Il vocabolario e i costrutti del linguaggio sono progettati specificatamente per venire incontro alle esigenze della simulazione (es: i costrutti queue e seize di Siman):
- Riduzione significativa dei tempi di programmazione
- Migliore “leggibilità“ del modello
- Minore flessibilità (dipende dalla “ricchezza” del vocabolario)
Pacchetti di simulazione e loro utilizzo
Si tratta di pacchetti di simulazione che permettono la modellazione di un sistema (appartenente ad una specifica classe di sistemi) con sforzi di programmazione molto ridotti. Sono disponibili una serie di elementi (building blocks) già pronti (macchine, convogliatori, AGV, ecc..) per facilitare la costruzione del modello. L’utente può rapidamente selezionare e configurare i building blocks per costruire il proprio modello di simulazione, senza alcuna necessità di programmare.
Qual è il ruolo della simulazione nel processo progettuale?
La simulazione non va vista come uno strumento di verifica finale e di consolidamento dei risultati della fase di progettazione ma deve essere uno strumento da utilizzare parallelamente al processo di progettazione Nella costruzione di un modello occorre adottare una logica di tipo modulare ed incrementale e non pensare di fare tutto in una volta. Il modello di simulazione non è uno strumento da utilizzare una tantum per supportare il progettista di impianti. Esso assume un ruolo importante anche nelle attività di programmazione operativa della produzione e, più in generale, di gestione di un sistema produttivo.
Domande da interrogazione
- Quali sono le principali categorie dei sistemi di simulazione?

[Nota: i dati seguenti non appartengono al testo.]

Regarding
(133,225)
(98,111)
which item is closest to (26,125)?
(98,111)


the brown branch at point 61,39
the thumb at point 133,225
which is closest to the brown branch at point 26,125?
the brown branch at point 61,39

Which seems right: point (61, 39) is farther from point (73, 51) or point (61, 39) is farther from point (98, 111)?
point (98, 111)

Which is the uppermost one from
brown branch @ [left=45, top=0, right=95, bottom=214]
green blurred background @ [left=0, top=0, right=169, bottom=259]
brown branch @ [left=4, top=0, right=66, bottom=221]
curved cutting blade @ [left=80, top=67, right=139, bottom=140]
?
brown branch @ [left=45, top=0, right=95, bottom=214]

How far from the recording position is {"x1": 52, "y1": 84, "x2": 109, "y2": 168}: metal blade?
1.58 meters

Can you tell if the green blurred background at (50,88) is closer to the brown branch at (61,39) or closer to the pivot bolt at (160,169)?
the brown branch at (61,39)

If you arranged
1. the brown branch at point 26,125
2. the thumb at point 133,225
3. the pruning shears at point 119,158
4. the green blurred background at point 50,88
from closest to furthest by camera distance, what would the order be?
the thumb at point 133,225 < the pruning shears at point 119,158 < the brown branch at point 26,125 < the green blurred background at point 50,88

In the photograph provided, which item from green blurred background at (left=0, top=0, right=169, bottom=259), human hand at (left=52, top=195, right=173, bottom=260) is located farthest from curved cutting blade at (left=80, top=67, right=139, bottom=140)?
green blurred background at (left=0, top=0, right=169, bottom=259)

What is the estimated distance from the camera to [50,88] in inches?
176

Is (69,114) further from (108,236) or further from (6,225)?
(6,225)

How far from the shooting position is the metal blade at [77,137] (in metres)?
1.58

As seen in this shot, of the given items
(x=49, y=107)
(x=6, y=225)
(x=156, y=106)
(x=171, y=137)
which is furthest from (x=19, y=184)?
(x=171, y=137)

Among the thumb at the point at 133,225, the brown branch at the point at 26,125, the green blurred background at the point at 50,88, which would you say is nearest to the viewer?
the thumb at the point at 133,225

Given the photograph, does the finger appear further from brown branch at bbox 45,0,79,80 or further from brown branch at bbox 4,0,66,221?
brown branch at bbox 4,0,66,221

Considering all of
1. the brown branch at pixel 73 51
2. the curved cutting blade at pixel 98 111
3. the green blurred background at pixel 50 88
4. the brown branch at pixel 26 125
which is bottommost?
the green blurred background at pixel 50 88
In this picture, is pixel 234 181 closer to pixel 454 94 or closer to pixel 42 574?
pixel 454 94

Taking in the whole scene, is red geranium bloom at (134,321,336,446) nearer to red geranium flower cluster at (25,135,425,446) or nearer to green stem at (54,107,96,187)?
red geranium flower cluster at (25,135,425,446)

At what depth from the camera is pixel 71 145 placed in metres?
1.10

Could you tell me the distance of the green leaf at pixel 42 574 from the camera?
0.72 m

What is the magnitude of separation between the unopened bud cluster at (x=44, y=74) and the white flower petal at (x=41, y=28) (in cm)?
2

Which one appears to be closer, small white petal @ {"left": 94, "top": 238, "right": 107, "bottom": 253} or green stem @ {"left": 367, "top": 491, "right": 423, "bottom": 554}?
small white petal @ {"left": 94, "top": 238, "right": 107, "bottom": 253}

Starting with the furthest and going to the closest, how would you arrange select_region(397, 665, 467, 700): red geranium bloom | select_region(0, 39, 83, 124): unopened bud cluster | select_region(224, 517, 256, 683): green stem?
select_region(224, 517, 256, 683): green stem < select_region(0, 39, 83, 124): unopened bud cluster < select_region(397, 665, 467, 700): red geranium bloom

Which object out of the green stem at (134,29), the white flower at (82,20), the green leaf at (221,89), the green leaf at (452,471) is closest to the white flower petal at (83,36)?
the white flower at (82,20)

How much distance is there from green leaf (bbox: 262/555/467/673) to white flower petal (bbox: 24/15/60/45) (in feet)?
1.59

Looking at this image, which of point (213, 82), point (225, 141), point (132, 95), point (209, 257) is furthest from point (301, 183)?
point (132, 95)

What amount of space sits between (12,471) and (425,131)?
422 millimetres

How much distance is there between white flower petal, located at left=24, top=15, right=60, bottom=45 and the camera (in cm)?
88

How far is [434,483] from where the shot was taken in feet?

- Qual è il vantaggio principale dei pacchetti di simulazione?
- Come deve essere utilizzata la simulazione nel processo progettuale?
I sistemi di simulazione possono essere classificati in tre categorie principali: linguaggi general-purpose, linguaggi di simulazione e simulatori. I linguaggi general-purpose, come Fortran e C, offrono maggiore flessibilità, mentre i linguaggi di simulazione, come Siman e Slam, sono progettati specificamente per le esigenze della simulazione.
I pacchetti di simulazione consentono di modellare un sistema con sforzi di programmazione ridotti, grazie alla disponibilità di elementi già pronti (building blocks) che facilitano la costruzione del modello senza necessità di programmare, rendendo il processo più rapido ed efficiente.
La simulazione deve essere utilizzata parallelamente al processo di progettazione, non solo come strumento di verifica finale. È importante adottare una logica modulare e incrementale nella costruzione del modello, poiché essa gioca un ruolo cruciale anche nella programmazione operativa e nella gestione del sistema produttivo.